Editorials

Unit Testing Feedback

Today I’d like to share two quotes I really appreciated in the comments on unit testing. Judeyak writes, “once you write the test, it lives on, manual tests are gone forever once you complete them.” How true that is.

I once wrote a complicated stored procedure that required about 10 hours to complete and debug. It’s more difficult to write and test SQL because it is harder to break apart than procedural code. The interesting thing is that it took me 40 hours to write unit tests, and get them all to pass. That’s a 4 to 1 ratio of effort writing tests compared to effort writing the code. To be fair, the ratio was much smaller as I spent a lot of time refactoring the stored procedure as I added new tests and functionality.

When all the tests and coding were complete, I had a great degree of confidence in the stored procedure and the accuracy it required. If it was that difficult to do, using unit tests, consider how much time it could have taken if I had tested manually. The real proof I found in the value of this process was when we added two new features to the application a few months later. I added the adjustments to the code, and ran all the unit tests. I didn’t have to spend hours in regression testing.

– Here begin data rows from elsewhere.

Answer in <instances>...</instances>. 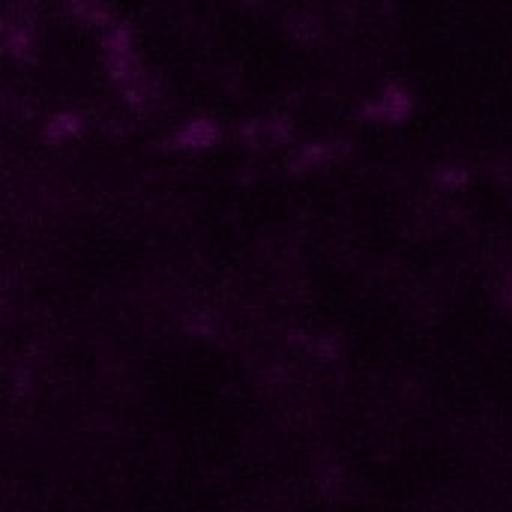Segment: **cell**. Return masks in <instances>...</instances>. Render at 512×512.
<instances>
[{
  "label": "cell",
  "instance_id": "6da1fadb",
  "mask_svg": "<svg viewBox=\"0 0 512 512\" xmlns=\"http://www.w3.org/2000/svg\"><path fill=\"white\" fill-rule=\"evenodd\" d=\"M123 396L135 441L234 480L276 426V399L261 369L204 330H168L144 342Z\"/></svg>",
  "mask_w": 512,
  "mask_h": 512
},
{
  "label": "cell",
  "instance_id": "7a4b0ae2",
  "mask_svg": "<svg viewBox=\"0 0 512 512\" xmlns=\"http://www.w3.org/2000/svg\"><path fill=\"white\" fill-rule=\"evenodd\" d=\"M102 512H240V480L132 438L108 468Z\"/></svg>",
  "mask_w": 512,
  "mask_h": 512
},
{
  "label": "cell",
  "instance_id": "3957f363",
  "mask_svg": "<svg viewBox=\"0 0 512 512\" xmlns=\"http://www.w3.org/2000/svg\"><path fill=\"white\" fill-rule=\"evenodd\" d=\"M282 512H396L369 492L357 489H312L297 495Z\"/></svg>",
  "mask_w": 512,
  "mask_h": 512
}]
</instances>
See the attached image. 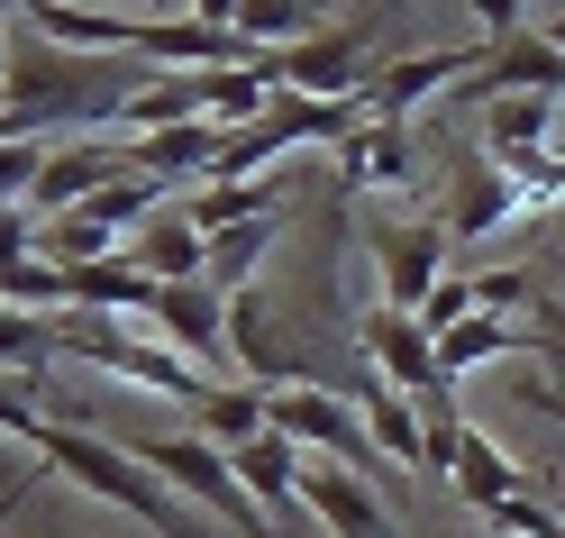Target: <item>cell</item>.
Listing matches in <instances>:
<instances>
[{"instance_id": "cell-18", "label": "cell", "mask_w": 565, "mask_h": 538, "mask_svg": "<svg viewBox=\"0 0 565 538\" xmlns=\"http://www.w3.org/2000/svg\"><path fill=\"white\" fill-rule=\"evenodd\" d=\"M128 265L137 274H156V283H210V229H192V220H156L128 238Z\"/></svg>"}, {"instance_id": "cell-17", "label": "cell", "mask_w": 565, "mask_h": 538, "mask_svg": "<svg viewBox=\"0 0 565 538\" xmlns=\"http://www.w3.org/2000/svg\"><path fill=\"white\" fill-rule=\"evenodd\" d=\"M228 465H237V484L265 502L274 520H301L310 502H301V447L282 439V429H265V439H246V447H228Z\"/></svg>"}, {"instance_id": "cell-6", "label": "cell", "mask_w": 565, "mask_h": 538, "mask_svg": "<svg viewBox=\"0 0 565 538\" xmlns=\"http://www.w3.org/2000/svg\"><path fill=\"white\" fill-rule=\"evenodd\" d=\"M447 220H402V229H374V265H383V302L419 310L447 283Z\"/></svg>"}, {"instance_id": "cell-28", "label": "cell", "mask_w": 565, "mask_h": 538, "mask_svg": "<svg viewBox=\"0 0 565 538\" xmlns=\"http://www.w3.org/2000/svg\"><path fill=\"white\" fill-rule=\"evenodd\" d=\"M38 429H46V411H38V392L0 375V439H19V447H38Z\"/></svg>"}, {"instance_id": "cell-11", "label": "cell", "mask_w": 565, "mask_h": 538, "mask_svg": "<svg viewBox=\"0 0 565 538\" xmlns=\"http://www.w3.org/2000/svg\"><path fill=\"white\" fill-rule=\"evenodd\" d=\"M119 173H128V156L110 147V137H83V147H46L38 183H28V210H38V220H55V210L92 201L100 183H119Z\"/></svg>"}, {"instance_id": "cell-20", "label": "cell", "mask_w": 565, "mask_h": 538, "mask_svg": "<svg viewBox=\"0 0 565 538\" xmlns=\"http://www.w3.org/2000/svg\"><path fill=\"white\" fill-rule=\"evenodd\" d=\"M192 429L210 447H246V439H265V383H210L201 402H192Z\"/></svg>"}, {"instance_id": "cell-8", "label": "cell", "mask_w": 565, "mask_h": 538, "mask_svg": "<svg viewBox=\"0 0 565 538\" xmlns=\"http://www.w3.org/2000/svg\"><path fill=\"white\" fill-rule=\"evenodd\" d=\"M547 137H556V92H502V101L483 110V156L502 165L511 183H529V173L556 156Z\"/></svg>"}, {"instance_id": "cell-37", "label": "cell", "mask_w": 565, "mask_h": 538, "mask_svg": "<svg viewBox=\"0 0 565 538\" xmlns=\"http://www.w3.org/2000/svg\"><path fill=\"white\" fill-rule=\"evenodd\" d=\"M0 10H10V0H0Z\"/></svg>"}, {"instance_id": "cell-10", "label": "cell", "mask_w": 565, "mask_h": 538, "mask_svg": "<svg viewBox=\"0 0 565 538\" xmlns=\"http://www.w3.org/2000/svg\"><path fill=\"white\" fill-rule=\"evenodd\" d=\"M475 64H483V46H429V55H402V64H383V74H365L356 101H365L374 119H411L438 83H466Z\"/></svg>"}, {"instance_id": "cell-16", "label": "cell", "mask_w": 565, "mask_h": 538, "mask_svg": "<svg viewBox=\"0 0 565 538\" xmlns=\"http://www.w3.org/2000/svg\"><path fill=\"white\" fill-rule=\"evenodd\" d=\"M411 173H419V165H411V119H365V128L338 147V183H347V192H374V183L402 192Z\"/></svg>"}, {"instance_id": "cell-35", "label": "cell", "mask_w": 565, "mask_h": 538, "mask_svg": "<svg viewBox=\"0 0 565 538\" xmlns=\"http://www.w3.org/2000/svg\"><path fill=\"white\" fill-rule=\"evenodd\" d=\"M0 83H10V38H0Z\"/></svg>"}, {"instance_id": "cell-2", "label": "cell", "mask_w": 565, "mask_h": 538, "mask_svg": "<svg viewBox=\"0 0 565 538\" xmlns=\"http://www.w3.org/2000/svg\"><path fill=\"white\" fill-rule=\"evenodd\" d=\"M38 456H46V475L83 484L92 502H110L119 520L156 529V538H220L210 520H192V502L173 493L128 439H92V429H74V420H46V429H38Z\"/></svg>"}, {"instance_id": "cell-24", "label": "cell", "mask_w": 565, "mask_h": 538, "mask_svg": "<svg viewBox=\"0 0 565 538\" xmlns=\"http://www.w3.org/2000/svg\"><path fill=\"white\" fill-rule=\"evenodd\" d=\"M265 246H274V220L220 229V238H210V293H246V274L265 265Z\"/></svg>"}, {"instance_id": "cell-14", "label": "cell", "mask_w": 565, "mask_h": 538, "mask_svg": "<svg viewBox=\"0 0 565 538\" xmlns=\"http://www.w3.org/2000/svg\"><path fill=\"white\" fill-rule=\"evenodd\" d=\"M28 19H38V38L74 46V55H137V46H147V19H137V10H74V0H28Z\"/></svg>"}, {"instance_id": "cell-31", "label": "cell", "mask_w": 565, "mask_h": 538, "mask_svg": "<svg viewBox=\"0 0 565 538\" xmlns=\"http://www.w3.org/2000/svg\"><path fill=\"white\" fill-rule=\"evenodd\" d=\"M511 402H520V411H539V420H565V383H547V375L529 383V375H520V383H511Z\"/></svg>"}, {"instance_id": "cell-27", "label": "cell", "mask_w": 565, "mask_h": 538, "mask_svg": "<svg viewBox=\"0 0 565 538\" xmlns=\"http://www.w3.org/2000/svg\"><path fill=\"white\" fill-rule=\"evenodd\" d=\"M483 529H502V538H565V520L547 511L539 493H511V502H492V511H475Z\"/></svg>"}, {"instance_id": "cell-4", "label": "cell", "mask_w": 565, "mask_h": 538, "mask_svg": "<svg viewBox=\"0 0 565 538\" xmlns=\"http://www.w3.org/2000/svg\"><path fill=\"white\" fill-rule=\"evenodd\" d=\"M265 429H282L292 447H320L329 465H347V475H374L383 465L365 411L347 402V392H320V383H274L265 392Z\"/></svg>"}, {"instance_id": "cell-5", "label": "cell", "mask_w": 565, "mask_h": 538, "mask_svg": "<svg viewBox=\"0 0 565 538\" xmlns=\"http://www.w3.org/2000/svg\"><path fill=\"white\" fill-rule=\"evenodd\" d=\"M365 38H374V19H338V28H310L301 46H274V55H256L265 74H274V92H310V101H347L365 74Z\"/></svg>"}, {"instance_id": "cell-29", "label": "cell", "mask_w": 565, "mask_h": 538, "mask_svg": "<svg viewBox=\"0 0 565 538\" xmlns=\"http://www.w3.org/2000/svg\"><path fill=\"white\" fill-rule=\"evenodd\" d=\"M38 165H46V147H28V137H0V201H28Z\"/></svg>"}, {"instance_id": "cell-33", "label": "cell", "mask_w": 565, "mask_h": 538, "mask_svg": "<svg viewBox=\"0 0 565 538\" xmlns=\"http://www.w3.org/2000/svg\"><path fill=\"white\" fill-rule=\"evenodd\" d=\"M192 19H210V28H237V0H192Z\"/></svg>"}, {"instance_id": "cell-22", "label": "cell", "mask_w": 565, "mask_h": 538, "mask_svg": "<svg viewBox=\"0 0 565 538\" xmlns=\"http://www.w3.org/2000/svg\"><path fill=\"white\" fill-rule=\"evenodd\" d=\"M310 28H320V0H237V38L274 55V46H301Z\"/></svg>"}, {"instance_id": "cell-23", "label": "cell", "mask_w": 565, "mask_h": 538, "mask_svg": "<svg viewBox=\"0 0 565 538\" xmlns=\"http://www.w3.org/2000/svg\"><path fill=\"white\" fill-rule=\"evenodd\" d=\"M192 229H246V220H274V183H201L192 192V210H183Z\"/></svg>"}, {"instance_id": "cell-3", "label": "cell", "mask_w": 565, "mask_h": 538, "mask_svg": "<svg viewBox=\"0 0 565 538\" xmlns=\"http://www.w3.org/2000/svg\"><path fill=\"white\" fill-rule=\"evenodd\" d=\"M128 447L147 456V465H156V475H164L173 493H183V502H201L210 520H228L237 538H282V529L265 520V502H256V493L237 484V465H228V447H210L201 429H164V439H128Z\"/></svg>"}, {"instance_id": "cell-34", "label": "cell", "mask_w": 565, "mask_h": 538, "mask_svg": "<svg viewBox=\"0 0 565 538\" xmlns=\"http://www.w3.org/2000/svg\"><path fill=\"white\" fill-rule=\"evenodd\" d=\"M539 28H547V38H556V46H565V10H556V19H539Z\"/></svg>"}, {"instance_id": "cell-1", "label": "cell", "mask_w": 565, "mask_h": 538, "mask_svg": "<svg viewBox=\"0 0 565 538\" xmlns=\"http://www.w3.org/2000/svg\"><path fill=\"white\" fill-rule=\"evenodd\" d=\"M147 92L137 64H92L55 38H10V83H0V137H38V128H119V110Z\"/></svg>"}, {"instance_id": "cell-7", "label": "cell", "mask_w": 565, "mask_h": 538, "mask_svg": "<svg viewBox=\"0 0 565 538\" xmlns=\"http://www.w3.org/2000/svg\"><path fill=\"white\" fill-rule=\"evenodd\" d=\"M164 347L201 356V366H228V293H210V283H156V302L137 310Z\"/></svg>"}, {"instance_id": "cell-9", "label": "cell", "mask_w": 565, "mask_h": 538, "mask_svg": "<svg viewBox=\"0 0 565 538\" xmlns=\"http://www.w3.org/2000/svg\"><path fill=\"white\" fill-rule=\"evenodd\" d=\"M365 356H374V375L393 383V392H411V402H429V392H447L438 383V338L419 329V310H365Z\"/></svg>"}, {"instance_id": "cell-30", "label": "cell", "mask_w": 565, "mask_h": 538, "mask_svg": "<svg viewBox=\"0 0 565 538\" xmlns=\"http://www.w3.org/2000/svg\"><path fill=\"white\" fill-rule=\"evenodd\" d=\"M475 19H483V46H502V38H520V28H539V19H529V0H475Z\"/></svg>"}, {"instance_id": "cell-12", "label": "cell", "mask_w": 565, "mask_h": 538, "mask_svg": "<svg viewBox=\"0 0 565 538\" xmlns=\"http://www.w3.org/2000/svg\"><path fill=\"white\" fill-rule=\"evenodd\" d=\"M301 502H310V520L329 538H402L393 511L374 502V484L347 475V465H301Z\"/></svg>"}, {"instance_id": "cell-26", "label": "cell", "mask_w": 565, "mask_h": 538, "mask_svg": "<svg viewBox=\"0 0 565 538\" xmlns=\"http://www.w3.org/2000/svg\"><path fill=\"white\" fill-rule=\"evenodd\" d=\"M456 319H483V274H447L438 293L419 302V329H429V338H447Z\"/></svg>"}, {"instance_id": "cell-21", "label": "cell", "mask_w": 565, "mask_h": 538, "mask_svg": "<svg viewBox=\"0 0 565 538\" xmlns=\"http://www.w3.org/2000/svg\"><path fill=\"white\" fill-rule=\"evenodd\" d=\"M55 319H38V310H0V375H19L28 392H38L46 375H55Z\"/></svg>"}, {"instance_id": "cell-36", "label": "cell", "mask_w": 565, "mask_h": 538, "mask_svg": "<svg viewBox=\"0 0 565 538\" xmlns=\"http://www.w3.org/2000/svg\"><path fill=\"white\" fill-rule=\"evenodd\" d=\"M529 10H547V19H556V10H565V0H529Z\"/></svg>"}, {"instance_id": "cell-13", "label": "cell", "mask_w": 565, "mask_h": 538, "mask_svg": "<svg viewBox=\"0 0 565 538\" xmlns=\"http://www.w3.org/2000/svg\"><path fill=\"white\" fill-rule=\"evenodd\" d=\"M520 210H529V192H520L492 156H466V165H456V192H447V238H456V246H466V238H492V229H511Z\"/></svg>"}, {"instance_id": "cell-19", "label": "cell", "mask_w": 565, "mask_h": 538, "mask_svg": "<svg viewBox=\"0 0 565 538\" xmlns=\"http://www.w3.org/2000/svg\"><path fill=\"white\" fill-rule=\"evenodd\" d=\"M502 356H529V329H511L502 310H483V319H456V329L438 338V383L475 375V366H502Z\"/></svg>"}, {"instance_id": "cell-32", "label": "cell", "mask_w": 565, "mask_h": 538, "mask_svg": "<svg viewBox=\"0 0 565 538\" xmlns=\"http://www.w3.org/2000/svg\"><path fill=\"white\" fill-rule=\"evenodd\" d=\"M28 493H38V475H0V529L19 520V502H28Z\"/></svg>"}, {"instance_id": "cell-25", "label": "cell", "mask_w": 565, "mask_h": 538, "mask_svg": "<svg viewBox=\"0 0 565 538\" xmlns=\"http://www.w3.org/2000/svg\"><path fill=\"white\" fill-rule=\"evenodd\" d=\"M0 302H19V310H64V302H74V274H64L55 256H19V265H0Z\"/></svg>"}, {"instance_id": "cell-15", "label": "cell", "mask_w": 565, "mask_h": 538, "mask_svg": "<svg viewBox=\"0 0 565 538\" xmlns=\"http://www.w3.org/2000/svg\"><path fill=\"white\" fill-rule=\"evenodd\" d=\"M347 402L365 411V429H374V447L393 456V465H411V475H429V420H419V402H411V392H393L383 375H365L356 392H347Z\"/></svg>"}]
</instances>
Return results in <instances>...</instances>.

Eilenblogger brings out the Single Responsibility principle, “ which states that a class or module should have only one reason to change.” While this is not a unit testing requirement, it most certainly makes the organization, writing and execution of unit tests much easier to accomplish. I found that learning to write unit tests lead me toward following the Single Responsibility principle more closely.

This principle may also be applied to a method. The more scenarios a method implements, the more complicated it is to test fully. If a method has one variable with 10 options you would need at most 11 tests, one for each option, and a negative test when no option is provided to the method call. If a test has two variables with 10 options each, how many unit tests to you need? At least 100! So, if you can separate the two scenarios into two separate methods for testing, then you can create unit tests on them individually. Then combine them together in your code. You reduced your tests from 100+ to 22.

While Single Responsibility is not something I would put into Unit Testing Requirements, it is certainly something I would encourage as a means of efficiency. Otherwise, we will never get code written because we will be writing thousands of redundant tests.